Deirdre took a deep breath and got to her feet. “All right. I’ll stay. But only until J’ly. I must be over the Saranevas by the first snow. Whatever I am, or am not, to Roderic, I am the M’Callaster to my people.”
She pulled her plaid close, threw the end over her shoulder, and knew he watched her as she stalked away into the dark night.
Chapter Two
The gray afternoon had faded completely into
a dull twilight, and Roderic sighed surreptitiously, wondering whether to interrupt the First Lord of the Arkan Plains and call for someone to light the candles, or to wait for the inevitable summons to dinner to end Gredahl’s long monologue. Roderic fidgeted in the hard seat, torn by the demands of cramped limbs and those of the Senador whose tired voice held him as much a prisoner as the rigid wooden back of the chair.

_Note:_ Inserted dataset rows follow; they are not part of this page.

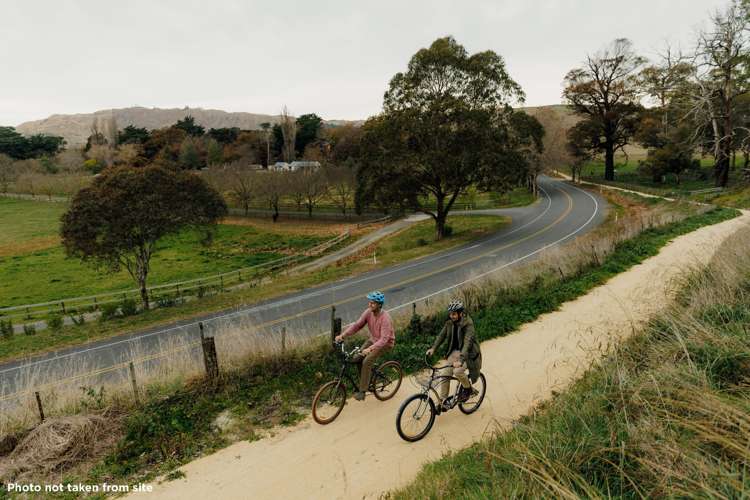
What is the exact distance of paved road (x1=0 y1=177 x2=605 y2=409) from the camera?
10359mm

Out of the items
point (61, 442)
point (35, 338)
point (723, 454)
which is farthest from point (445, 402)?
point (35, 338)

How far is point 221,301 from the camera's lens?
78.8 ft

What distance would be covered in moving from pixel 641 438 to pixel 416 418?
11.4 feet

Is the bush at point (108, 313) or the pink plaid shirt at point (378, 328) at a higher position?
the pink plaid shirt at point (378, 328)

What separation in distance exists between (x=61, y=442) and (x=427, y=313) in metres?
8.88

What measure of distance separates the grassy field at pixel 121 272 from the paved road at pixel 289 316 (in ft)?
39.0

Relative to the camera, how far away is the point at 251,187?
6031cm

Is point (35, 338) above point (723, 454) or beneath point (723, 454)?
A: beneath

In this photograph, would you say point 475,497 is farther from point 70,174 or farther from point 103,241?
point 70,174

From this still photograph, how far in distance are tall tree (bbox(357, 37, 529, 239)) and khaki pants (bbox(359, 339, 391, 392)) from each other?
26237 millimetres

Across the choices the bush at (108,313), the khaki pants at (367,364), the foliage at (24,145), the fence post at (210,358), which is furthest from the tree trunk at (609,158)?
the foliage at (24,145)

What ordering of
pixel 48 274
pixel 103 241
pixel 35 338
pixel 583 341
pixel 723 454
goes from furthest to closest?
1. pixel 48 274
2. pixel 103 241
3. pixel 35 338
4. pixel 583 341
5. pixel 723 454

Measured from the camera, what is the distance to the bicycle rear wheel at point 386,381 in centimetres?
819

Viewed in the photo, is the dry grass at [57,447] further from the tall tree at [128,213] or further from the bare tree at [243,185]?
the bare tree at [243,185]
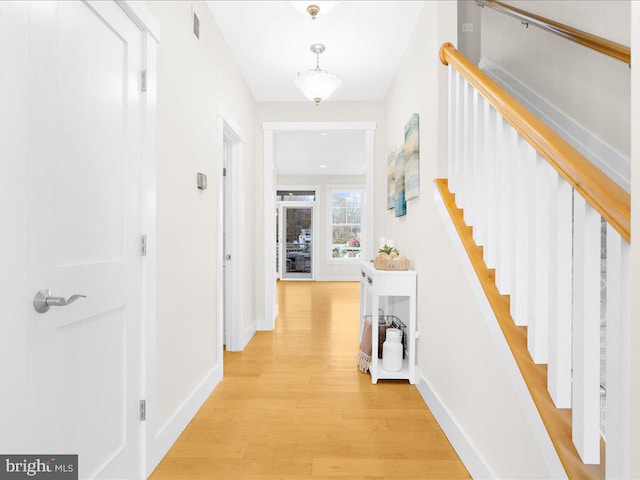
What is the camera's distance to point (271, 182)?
4.36 m

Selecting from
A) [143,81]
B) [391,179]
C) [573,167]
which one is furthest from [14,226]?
[391,179]

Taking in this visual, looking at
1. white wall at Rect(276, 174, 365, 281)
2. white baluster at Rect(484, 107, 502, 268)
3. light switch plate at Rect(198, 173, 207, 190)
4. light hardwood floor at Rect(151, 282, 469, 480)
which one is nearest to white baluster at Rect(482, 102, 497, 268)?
white baluster at Rect(484, 107, 502, 268)

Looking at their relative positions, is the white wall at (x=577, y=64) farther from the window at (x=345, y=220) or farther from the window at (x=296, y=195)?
the window at (x=296, y=195)

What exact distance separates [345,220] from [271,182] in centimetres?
533

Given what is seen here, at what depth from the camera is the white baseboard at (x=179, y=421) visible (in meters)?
1.75

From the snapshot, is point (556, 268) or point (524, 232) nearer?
point (556, 268)

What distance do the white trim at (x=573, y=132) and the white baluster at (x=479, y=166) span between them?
2.55 ft

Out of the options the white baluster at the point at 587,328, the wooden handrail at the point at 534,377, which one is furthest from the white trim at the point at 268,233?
the white baluster at the point at 587,328

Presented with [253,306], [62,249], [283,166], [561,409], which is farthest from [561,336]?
[283,166]

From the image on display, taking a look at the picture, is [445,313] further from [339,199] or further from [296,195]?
[296,195]

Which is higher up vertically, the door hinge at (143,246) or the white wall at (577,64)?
the white wall at (577,64)

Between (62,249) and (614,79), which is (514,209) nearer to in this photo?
(614,79)

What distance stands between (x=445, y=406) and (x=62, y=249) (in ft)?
6.68

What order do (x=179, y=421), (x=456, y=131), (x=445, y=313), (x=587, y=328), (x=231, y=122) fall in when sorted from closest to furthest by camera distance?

He glanced past Gredahl’s hulking shape to the window, where the fog obscured everything but a glimpse of the winking torches in the guardhouses on the crushed rubble walls of Ahga. The rain pelted down the glass with grim monotony, wearying as Gredahl’s voice. He wondered how his father had managed to control his restlessness, remembering all the hours Abelard had spent listening patiently to the ceaseless demands, petitions, and complaints of the Senadors who comprised the Congress, as well as those of the lesser lords of the various holdings of the Ridenau estates, the merchants, the traders, and the farmers who made up most of the population of Meriga. No voice was ever denied the King’s ear, no petitioner a chance of the King’s justice.
He drew a deep breath, realizing abruptly that Gredahl had finished speaking and was looking at him curiously, waiting for a response. “Lord Prince?”
He shifted once more in the chair, stifled another sigh, and thought quickly of how to answer Gredahl, who had been his father’s ally for more years than Roderic had been alive. “I understand your concerns about the Harleyriders—”
“Concerns? You call these concerns? More than a hundred men and women died last month on my border—an entire harvest was destroyed or taken. I do all I can, but by the One, Lord Prince, who are we to look to?”
“Lord Senador,” Roderic began again, weighing each word, “in all honesty, I have not the men right now to increase the garrisons in Arkan—even the garrison at Dlas has been dangerously depleted. All I can assure you is that the troops at Ithan are alerted and ready.”
He was glad he could not see Gredahl’s face clearly in the gloom. The Senador’s huge shoulders heaved like an earthshake, the long gray curls spilling over his furs like a flood tide. “You know what you condemn my people to, boy?”